A bloodied cricket bat is playing a yet unclear role in the trial of Oscar Pistorius. The cricket bat has been compared to a bloody leather glove found at the scene of Brown’s murder in the trial of O.J. Simpson. At Simpson’s trial, the prosecution produced evidence that the glove found behind the bungalow on Simpson’s Rockingham estate had a mixture of blood from Simpson and his alleged murder victims. The prosecution decided to have a demonstration with Simpson trying on the gloves in court. Caught in full by the television cameras in the courtroom, Simpson was seen struggling to get the gloves on. He even said, “They’re too tight.” The fact that the glove of the supposed murderer could not fit the accused cast reasonable doubt on the prosecution case that Simpson had murdered his wife and her friend. The glove-testing episode was used to great effect during Cochran’s portion of the closing argument at Simpson’s trial and led to the now famous mantra by Johnnie Cochran: “If it does not fit, you must acquit.”
O.J. Simpson was subsequently acquitted of murder.
Barry Roux is obviously not Johnnie Cochran. Gerrie Nel is not Marcia Clark. South Africa is not the United States. Yet the trial of Oscar Pistorius, like that of O.J Simpson has gripped the world to the point where interesting parallels have been drawn between them.
Orenthal James “O. J.” Simpson is a retired American professional football player and actor. Following a lengthy and highly publicised trial, he was acquitted in 1995 of the murder of Nicole Brown Simpson, his ex-wife, and Ronald Goldman, her friend. Various commentators have drawn comparisons between the trial of O.J. Simpson and the current trial of South African sprint runner, Oscar Pistorius. Both have a background in professional sport. Like Simpson, Pistorius has been charged with the murder of a glamorous blonde with whom he had a relationship. The trials of both have gripped the attention of the world and brought to the fore questions about the sincerity of modern criminal justice systems.
While some broad similarities exist in the lives, circumstances and trials of these two athletes, there are some important differences. Simpson was divorced from Nicole Simpson when she was found stabbed to death with Ron Goldman at Nicole Simpson’s home in Los Angeles in June 1994. However, Pistorius was still in a relationship with his girlfriend, Reeva Steenkamp, when he shot her to death through their bathroom door on Valentines Day in 2013. Simpson was black and Pistorius is white. On this score, race played a pronounced role in the O.J. Simpson trial, Yet, despite South Africa’s issues with racism, race is not a theme in Pistorius’s trial – apart from the (perhaps wild) allegation that Pistorius believed the intruder was black and was therefore happy to ‘shoot to kill.’

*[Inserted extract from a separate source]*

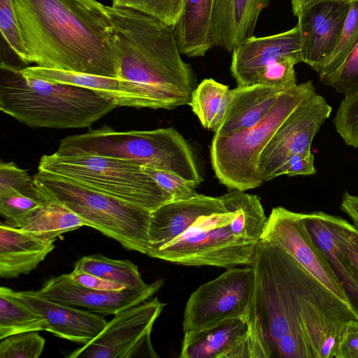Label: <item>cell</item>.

In terms of evidence, things are also quite different: Simpson claimed to have not been at the house, so much of the evidence revolved around placing him at the scene. Pistorius, on the other hand, was at the scene and admits that he shot his girlfriend; he claims it was a mistake and that he shot what he thought was an intruder in self-defence and in defence of his girlfriend.
If Pistorius’s girlfriend was staying over for the night, would he have expected her to lock herself in the bathroom when using the toilet? If he had premeditated the murder of his girlfriend, would he, in a fit of panic and fear, lie to the first person to arrive on the scene that he thought she was an intruder? Can neighbours in a different housing estate hear and identify screams over 100m away? If those screams were ‘blood-curdling’ as claimed, would the neighbours just go back to sleep? Would they neglect to call the police? Can we believe the testimony of a bitter ex-girlfriend, who claims he was trigger-happy and often screamed at her? Would a reasonable person, (without legs and living in South Africa) have felt as vulnerable as Pistorius alleges he did? To what extent can the court rely on forensic evidence which has been tampered with by the police and investigating details?
Too early it is to answer any of these questions with certainty but these are a few scenarios where the glove may not fit comfortably for the prosecution. Clarity will only emerge once all the evidence has been led.
What is certain, however, is that Pistorius is innocent, until proven guilty. To succeed, the prosecution must collect and present enough compelling evidence to establish that Pistorius is guilty beyond reasonable doubt. The media and the public must separate the emotion surrounding the tragedy from the question of criminal liability.
If the evidence does not fit, the judge must acquit.